11•Baş Başa

829 58 92
                                    

Ah, bir saniye huzur, bir damla mutluluk... Ah, bir tutam sen...

×××

Becky çoktan merdivenlerden inmiş, gözden kaybolmuştu ama Simon hala kapının başında duruyordu. Hareket edemiyordu.

"Kardeşini sevdim. Tatlı kızmış." Dedi Jace arkadan alaycı bir sesle. Simon sinirle ona döndü ve işaret parmağını tehditkar bir şekilde onun göğsüne bastırdı.

"Sen... Sen onun hakkında bir şey söyleme hakkına sahip değilsin duydun mu beni?" Simon'ın sesi istediğinden daha öfkeli çıkmıştı. Ama Jace'in yüzündeki alaycı ifade bozulmamıştı.

"Sıkılmadın mı Simon?" Deyip ona bir adım attı. Simon bunu beklemediği için şaşkınlıkla ona baktı ve geriye doğru yalpaladı. "Sürekli bana bağırıp çağırmaktan..." bir adım daha attı. Simon elini Jace'in göğsünden indirdi. "Beni suçlamaktan, tehdit etmekten sıkılmadın mı?" Bir adım daha attığı anda Simon da gerilemişti. "Benden nefret ediyormuş gibi davranmaktan sıkılmadın mı? Sanki hissetmiyormuşsun gibi, sanki gözlerinden seni okuyamıyormuşum gibi..." Jace her sözünde Simon'a daha da yaklaşmıştı ve en sonunda Simon'ın sırtı kapıya çarptı. Jace gözlerini Simon'ınkilerden ayırmıyordu. Simon da bir şekilde ona kilitlenmişti ve kaçmaya yeltenmiyordu.

Öylece birbirlerine bakarlarken Jace ani bir hareketle Simon'ı bileklerinden tutup kapıya yasladı. Ardından yanağını onunkine sürttü. Jace gözlerini kapamış, kendinden geçmişti.

Simon Jace'in kısa ama keskin sakallarını yanağında hissettiğinde huylanmıştı ama bir şekilde hoşuna da gitmişti. Onu itmiyordu. Bunu yapamazdı. Sanki o an bu Simon'a yasak gibiydi.

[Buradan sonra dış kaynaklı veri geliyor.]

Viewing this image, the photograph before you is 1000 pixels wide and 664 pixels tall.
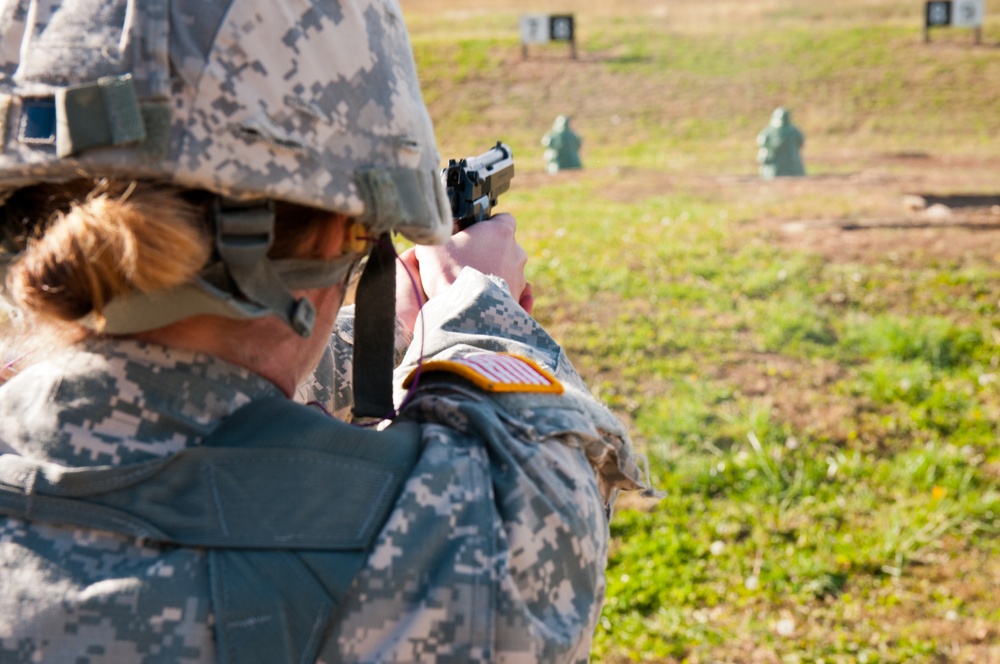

"Artık..." Jace yüzünü Simon'ın boynuna çevirdi ve kokusunu derince içinde çekti. Bu Jace için fazla mükemmel bir kokuydu. "İnkar etme." Dedi nefesini Simon'ın boynuna vererek. Simon bunun üstüne istemsizce gözlerini kapamıştı. Jace'in bir sonraki hamlesini düşünmek istemiyordu. Sadece bu ana odaklanmıştı.

Jace bu sefer ellerini Simon'ın bileklerinden yukarı kaydırıp onun ellerine kenetledi. Başparmağıyla da elini okşuyordu.

"Jace..." Simon'ın sesinde hafif de olsa ikaz vardı ama Jace o an onu duyamayacak kadar kendini kaptırmıştı. "Jace dur..." Demişti Simon ama her halinden durmasını istemediği belliydi. Devam etmek istiyordu. Nereye gideceğini bilmese de istiyordu çünkü Jace şu an onun beyin fonksiyonlarını altüst etmişti.

Jace Simon'ın elini daha çok sıktı ve bedenini ona daha çok bastırdı. Simon dudaklarını birbirine bastırıp istemsizce başını geriye attığında kafasını kapıya çarpmıştı.

"Ah!" Simon'ın sesi inleme gibi çıkmıştı ve bu olayları hiç de iyi yöne sürüklemiyordu.

"Simon..." Jace Simon'ın boynuna doğru fısıldadı. Nefesi sıcaktı. Dudaklarını yavaş yavaş çenesine kaydırdı. Bir yay çizerek Simon'ın dudaklarına doğru ilerledi.

Simon nasıl tepki vermesi gerektiğini bilmiyordu. Düşünmeye çalıştığı her an beyni ona bunu yapmamasını söylüyordu. Her şeyi mahvetmeye de kendini kaybetmeye de bir o kadar yakındı.

Ne yapıyorum ben?

Simon en sonunda Jace'i sertçe itebilmeyi başardı.

"Dur dedim Jace." Dedi. Sesi öfkeden çok daha başkaydı. "Çık evimden."

Jace ona anlamsız bakışlar atıyordu. Ardından tekrar ona yaklaşmayı denedi ama Simon anında kenara çekilip kapıyı açmıştı. Ona gitmesini söyleyen bakışlar atıyordu ama konuşmuyordu. Çünkü biraz daha konuşursa anlardı. Aslında gitmesini istemediğini.